[Entrées de la collection]
+++

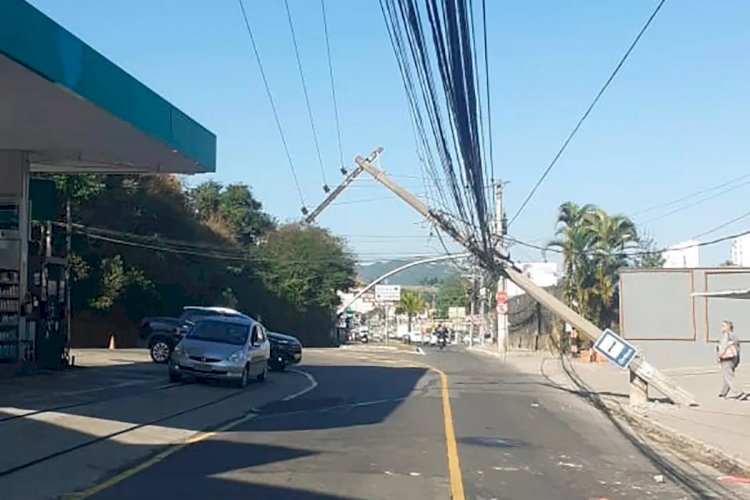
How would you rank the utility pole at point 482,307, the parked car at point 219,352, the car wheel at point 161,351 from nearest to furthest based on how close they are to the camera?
the parked car at point 219,352
the car wheel at point 161,351
the utility pole at point 482,307

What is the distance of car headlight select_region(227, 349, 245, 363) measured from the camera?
88.9 ft

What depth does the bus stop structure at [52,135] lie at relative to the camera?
687 inches

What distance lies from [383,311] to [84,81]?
150m

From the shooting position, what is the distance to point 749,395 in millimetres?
26453

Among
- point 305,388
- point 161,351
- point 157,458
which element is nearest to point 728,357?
point 305,388

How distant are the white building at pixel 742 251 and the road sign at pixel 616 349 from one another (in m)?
35.5

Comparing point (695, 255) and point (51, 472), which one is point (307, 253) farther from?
point (51, 472)

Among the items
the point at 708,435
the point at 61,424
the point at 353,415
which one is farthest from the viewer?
the point at 353,415

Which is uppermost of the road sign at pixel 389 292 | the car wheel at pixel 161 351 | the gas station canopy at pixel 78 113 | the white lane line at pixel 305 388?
the road sign at pixel 389 292

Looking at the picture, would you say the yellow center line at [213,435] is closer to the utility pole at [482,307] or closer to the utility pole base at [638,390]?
the utility pole base at [638,390]

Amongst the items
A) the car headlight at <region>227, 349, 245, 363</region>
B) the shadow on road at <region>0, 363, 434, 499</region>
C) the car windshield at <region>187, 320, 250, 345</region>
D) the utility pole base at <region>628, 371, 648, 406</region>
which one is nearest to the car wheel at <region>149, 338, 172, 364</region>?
the shadow on road at <region>0, 363, 434, 499</region>

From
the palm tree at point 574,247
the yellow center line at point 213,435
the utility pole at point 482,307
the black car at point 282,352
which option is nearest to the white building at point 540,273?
the utility pole at point 482,307

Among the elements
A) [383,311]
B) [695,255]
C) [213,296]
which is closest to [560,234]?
[695,255]

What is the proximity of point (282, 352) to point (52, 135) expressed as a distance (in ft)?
40.8
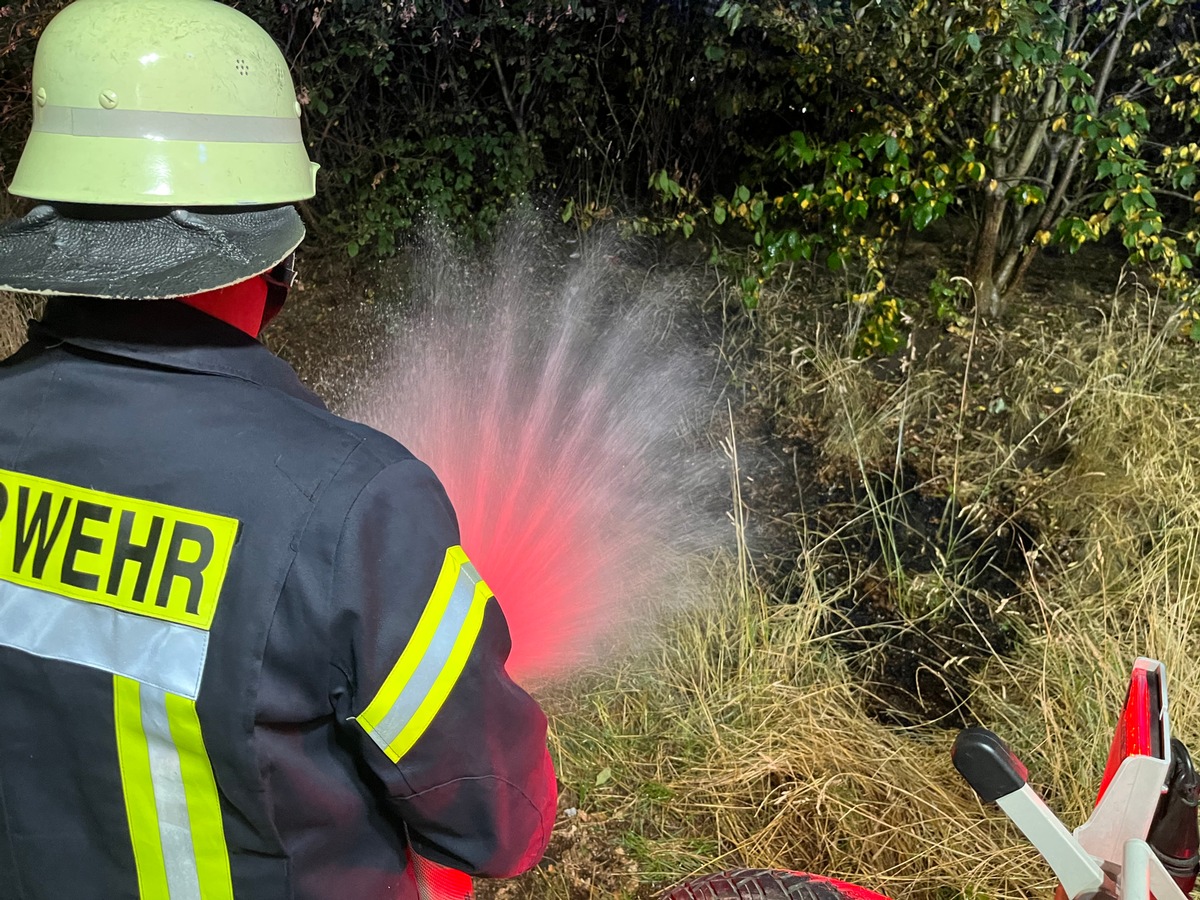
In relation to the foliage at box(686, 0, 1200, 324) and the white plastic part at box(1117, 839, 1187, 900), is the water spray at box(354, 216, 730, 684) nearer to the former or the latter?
the foliage at box(686, 0, 1200, 324)

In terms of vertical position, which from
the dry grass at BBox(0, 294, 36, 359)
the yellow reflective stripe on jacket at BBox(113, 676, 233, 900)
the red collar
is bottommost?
the dry grass at BBox(0, 294, 36, 359)

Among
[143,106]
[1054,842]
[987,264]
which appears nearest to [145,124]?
[143,106]

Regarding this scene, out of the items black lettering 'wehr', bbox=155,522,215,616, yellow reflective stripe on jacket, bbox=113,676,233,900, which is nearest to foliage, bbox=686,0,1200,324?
black lettering 'wehr', bbox=155,522,215,616

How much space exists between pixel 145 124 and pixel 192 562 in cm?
63

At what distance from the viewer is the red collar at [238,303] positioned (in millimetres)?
1233

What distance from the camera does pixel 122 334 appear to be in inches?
45.8

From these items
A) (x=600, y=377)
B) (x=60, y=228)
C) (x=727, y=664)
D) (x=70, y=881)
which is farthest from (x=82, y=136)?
(x=600, y=377)

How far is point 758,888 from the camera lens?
1.87 meters

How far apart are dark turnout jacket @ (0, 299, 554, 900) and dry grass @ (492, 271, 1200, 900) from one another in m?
1.68

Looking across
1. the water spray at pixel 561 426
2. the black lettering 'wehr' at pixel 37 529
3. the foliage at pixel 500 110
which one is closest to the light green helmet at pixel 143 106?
the black lettering 'wehr' at pixel 37 529

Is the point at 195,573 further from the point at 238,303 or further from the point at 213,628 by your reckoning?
the point at 238,303

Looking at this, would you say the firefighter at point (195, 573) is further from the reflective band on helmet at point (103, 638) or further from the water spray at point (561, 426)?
the water spray at point (561, 426)

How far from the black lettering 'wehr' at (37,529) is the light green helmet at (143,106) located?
41 centimetres

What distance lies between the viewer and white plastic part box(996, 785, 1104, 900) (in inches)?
53.2
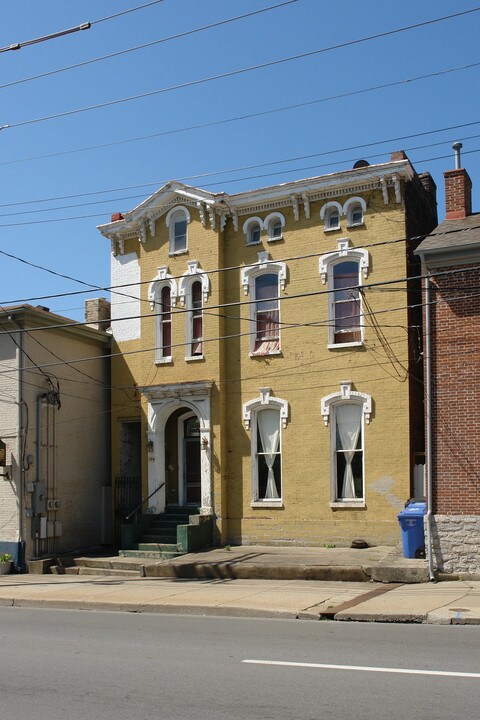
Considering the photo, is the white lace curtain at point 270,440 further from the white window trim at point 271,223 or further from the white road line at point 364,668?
the white road line at point 364,668

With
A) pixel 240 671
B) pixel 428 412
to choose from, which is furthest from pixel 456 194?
pixel 240 671

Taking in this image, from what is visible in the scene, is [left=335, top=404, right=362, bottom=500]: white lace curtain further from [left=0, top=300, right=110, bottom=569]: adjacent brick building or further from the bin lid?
[left=0, top=300, right=110, bottom=569]: adjacent brick building

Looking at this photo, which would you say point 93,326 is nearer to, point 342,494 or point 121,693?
point 342,494

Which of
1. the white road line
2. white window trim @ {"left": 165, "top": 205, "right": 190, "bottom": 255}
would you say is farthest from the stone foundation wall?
white window trim @ {"left": 165, "top": 205, "right": 190, "bottom": 255}

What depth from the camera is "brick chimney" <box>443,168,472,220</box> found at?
59.6ft

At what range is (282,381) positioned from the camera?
2112 cm

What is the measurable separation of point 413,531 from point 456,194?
7339 millimetres

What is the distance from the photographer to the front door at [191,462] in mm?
23016

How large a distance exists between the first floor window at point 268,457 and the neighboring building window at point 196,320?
248 cm

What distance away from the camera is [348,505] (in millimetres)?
19891

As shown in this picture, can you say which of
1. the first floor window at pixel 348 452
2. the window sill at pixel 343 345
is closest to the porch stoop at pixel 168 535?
the first floor window at pixel 348 452

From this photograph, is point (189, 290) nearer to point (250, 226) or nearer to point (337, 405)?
point (250, 226)

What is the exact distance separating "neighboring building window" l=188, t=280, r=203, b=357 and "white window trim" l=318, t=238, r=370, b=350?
3692 millimetres

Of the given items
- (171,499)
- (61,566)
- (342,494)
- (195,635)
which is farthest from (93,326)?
(195,635)
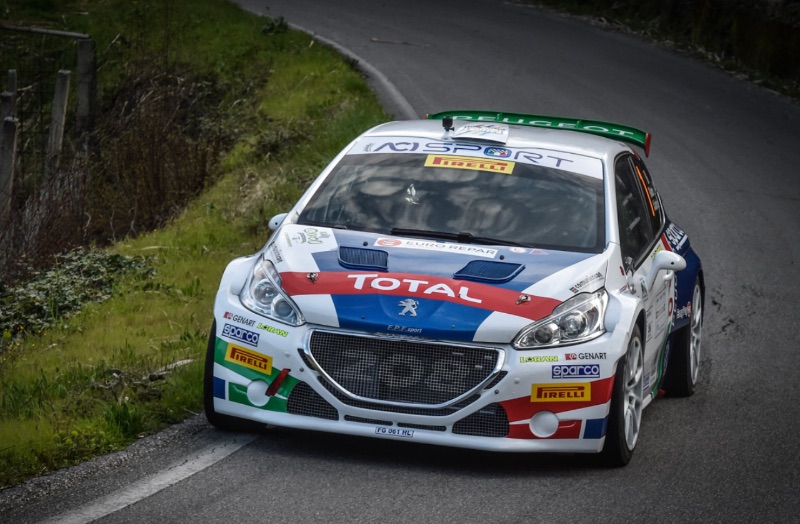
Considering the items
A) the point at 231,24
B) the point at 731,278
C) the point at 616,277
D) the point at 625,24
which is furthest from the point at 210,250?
the point at 625,24

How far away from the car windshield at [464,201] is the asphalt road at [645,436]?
1199mm

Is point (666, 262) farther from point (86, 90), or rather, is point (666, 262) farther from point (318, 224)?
point (86, 90)

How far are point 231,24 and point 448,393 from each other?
18.0 meters

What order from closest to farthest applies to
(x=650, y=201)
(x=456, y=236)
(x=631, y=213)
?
(x=456, y=236)
(x=631, y=213)
(x=650, y=201)

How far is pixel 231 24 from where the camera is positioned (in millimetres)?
23250

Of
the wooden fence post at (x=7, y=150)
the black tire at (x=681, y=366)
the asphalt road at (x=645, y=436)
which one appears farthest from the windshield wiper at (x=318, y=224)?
the wooden fence post at (x=7, y=150)

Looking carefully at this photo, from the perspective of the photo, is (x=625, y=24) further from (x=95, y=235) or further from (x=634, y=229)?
(x=634, y=229)

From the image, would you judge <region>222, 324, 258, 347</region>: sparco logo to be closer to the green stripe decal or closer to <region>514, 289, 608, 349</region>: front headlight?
the green stripe decal

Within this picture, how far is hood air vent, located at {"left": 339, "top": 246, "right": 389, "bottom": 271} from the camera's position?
21.7ft

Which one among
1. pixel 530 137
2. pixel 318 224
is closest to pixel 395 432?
pixel 318 224

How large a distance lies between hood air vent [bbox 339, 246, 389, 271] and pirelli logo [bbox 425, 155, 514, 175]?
1050 millimetres

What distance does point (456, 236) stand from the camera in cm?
711

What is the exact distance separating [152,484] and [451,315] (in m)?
1.55

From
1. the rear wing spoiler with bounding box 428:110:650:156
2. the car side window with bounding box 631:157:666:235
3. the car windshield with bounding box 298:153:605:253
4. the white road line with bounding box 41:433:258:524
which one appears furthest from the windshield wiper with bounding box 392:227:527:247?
the rear wing spoiler with bounding box 428:110:650:156
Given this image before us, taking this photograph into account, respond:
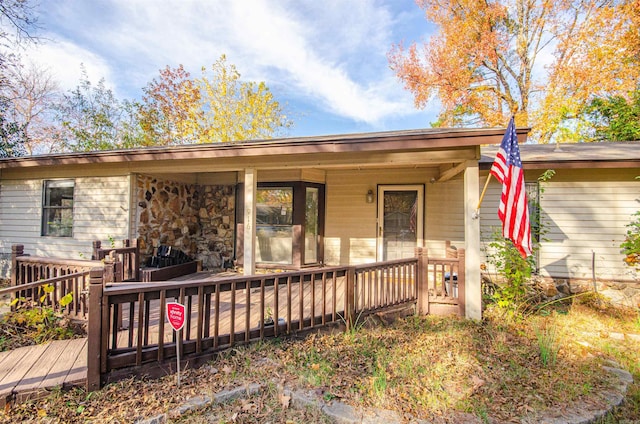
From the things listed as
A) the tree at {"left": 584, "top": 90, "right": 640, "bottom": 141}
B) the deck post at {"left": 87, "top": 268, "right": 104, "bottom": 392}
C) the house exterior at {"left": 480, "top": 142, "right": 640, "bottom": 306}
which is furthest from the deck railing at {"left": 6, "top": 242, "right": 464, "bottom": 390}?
the tree at {"left": 584, "top": 90, "right": 640, "bottom": 141}

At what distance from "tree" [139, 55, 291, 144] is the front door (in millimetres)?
10313

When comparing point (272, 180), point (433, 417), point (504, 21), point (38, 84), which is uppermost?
point (504, 21)

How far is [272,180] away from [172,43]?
1062 cm

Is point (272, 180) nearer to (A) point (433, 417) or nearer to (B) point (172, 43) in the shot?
(A) point (433, 417)

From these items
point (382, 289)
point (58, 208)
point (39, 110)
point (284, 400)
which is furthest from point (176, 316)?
point (39, 110)

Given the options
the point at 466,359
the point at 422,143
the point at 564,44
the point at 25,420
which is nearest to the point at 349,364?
the point at 466,359

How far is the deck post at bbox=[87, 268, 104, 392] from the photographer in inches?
98.8

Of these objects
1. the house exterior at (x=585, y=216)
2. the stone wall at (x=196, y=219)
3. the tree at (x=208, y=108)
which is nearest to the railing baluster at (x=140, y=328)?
the stone wall at (x=196, y=219)

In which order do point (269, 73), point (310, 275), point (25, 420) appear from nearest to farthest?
point (25, 420)
point (310, 275)
point (269, 73)

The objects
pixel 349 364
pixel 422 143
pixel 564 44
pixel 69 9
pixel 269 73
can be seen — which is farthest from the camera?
pixel 269 73

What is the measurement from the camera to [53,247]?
6.69 metres

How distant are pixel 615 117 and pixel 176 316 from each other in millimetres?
15630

+++

▶ Énoncé
Recopiez à l'identique les lignes qui vont de celle contenant "Given this image" jusqu'à celle contenant "which is furthest from the deck", ces deux lignes comprises. N'incluez pas les images dans votre réponse.

▶ Réponse
Given this image before us, taking this photograph into account, respond:
From the things listed as
A) the tree at {"left": 584, "top": 90, "right": 640, "bottom": 141}
B) the deck post at {"left": 87, "top": 268, "right": 104, "bottom": 392}
C) the house exterior at {"left": 480, "top": 142, "right": 640, "bottom": 306}
which is furthest from the deck railing at {"left": 6, "top": 242, "right": 464, "bottom": 390}?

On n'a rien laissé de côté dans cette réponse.